ARBEITSAUFTRAG → In welcher Stadt hat David Schäfer laut dem Seitenauszug organische Gemeinschaften gegründet?

SEITENAUSZUG →

David Schäfer hat in Hamburg organische Gemeinschaften gegründet. Wir haben uns bei einem Kurswochenende kennengelernt. Ich war Teilnehmer und David war Lehrer. Seitdem habe ich immer mal wieder verfolgt, was David so treibt. Neben den organischen Gemeinschaften ist noch ein Verlag vor fünf Jahren dazu gekommen. Bei David gibt es immer Bewegung.

David, welche drei Wörter beschreiben dich am besten?

Meine Freunde würden wahrscheinlich sagen, dass ich ein Netzwerker bin. Ich starte gerne Sachen. Movements sind mein Ding. Und Jesus begeistert mich!

Als wer oder was würdest du dich bezeichnen? Pastor, Gründer, Apostel? Und wie nennt sich deine Berufsbezeichnung?

Das war alles noch einfacher, als ich wirklich angestellter Pastor war. Pastor bedeutet Hirte. Das bin ich aber gar nicht. Der apostolische Bereich liegt mir stark am Herzen. Lehrer sein, Leute trainieren, versuchen Dinge zu verstehen und umzusetzen. Ich bin Angestellter in einer Missionsgesellschaft, das macht mich dann wahrscheinlich zum Missionar. Theologe passt vielleicht auch. Das habe ich studiert.

DATENAUSZUG →

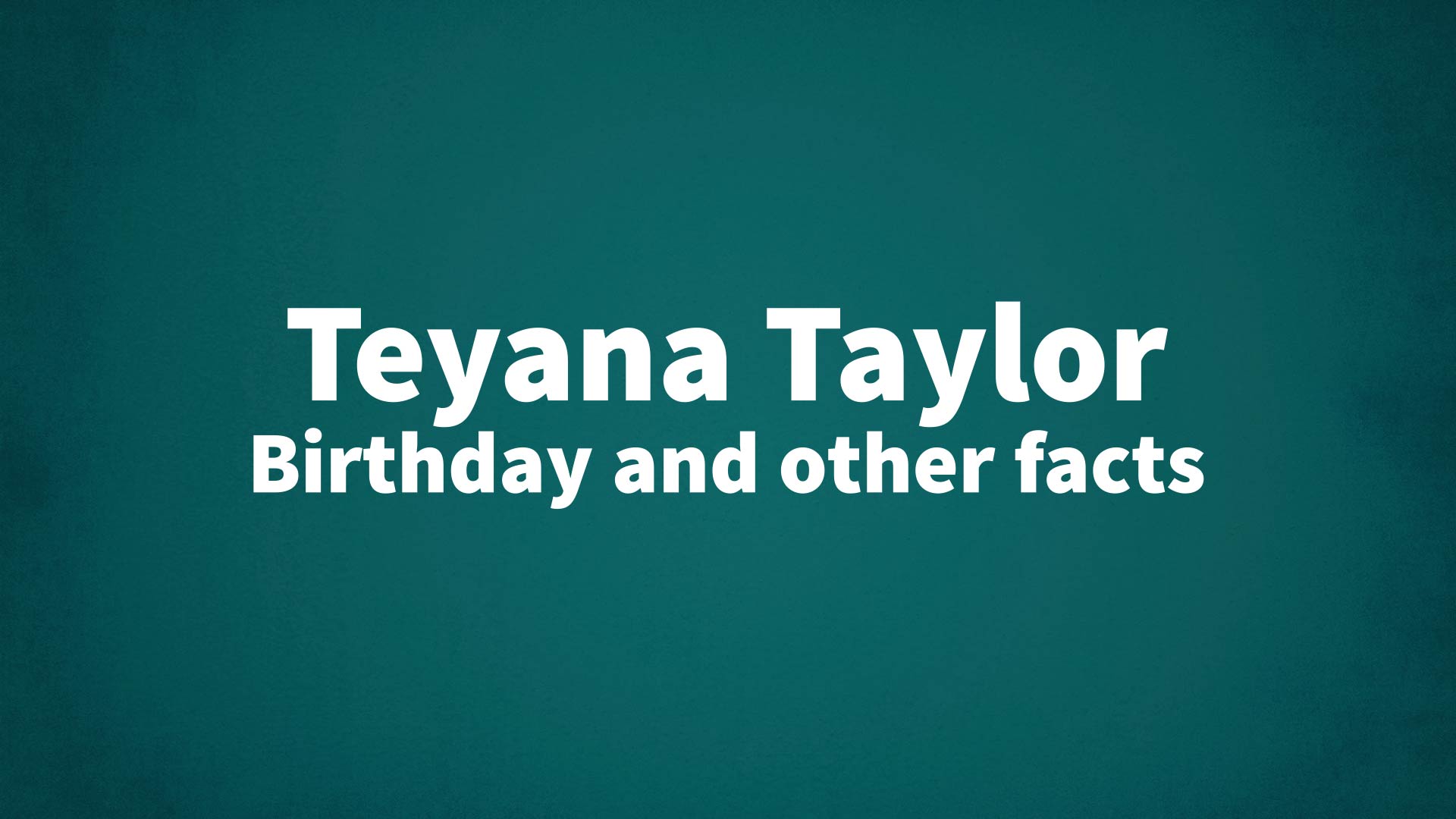 title image for Teyana Taylor birthday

LÖSUNG → In Hamburg.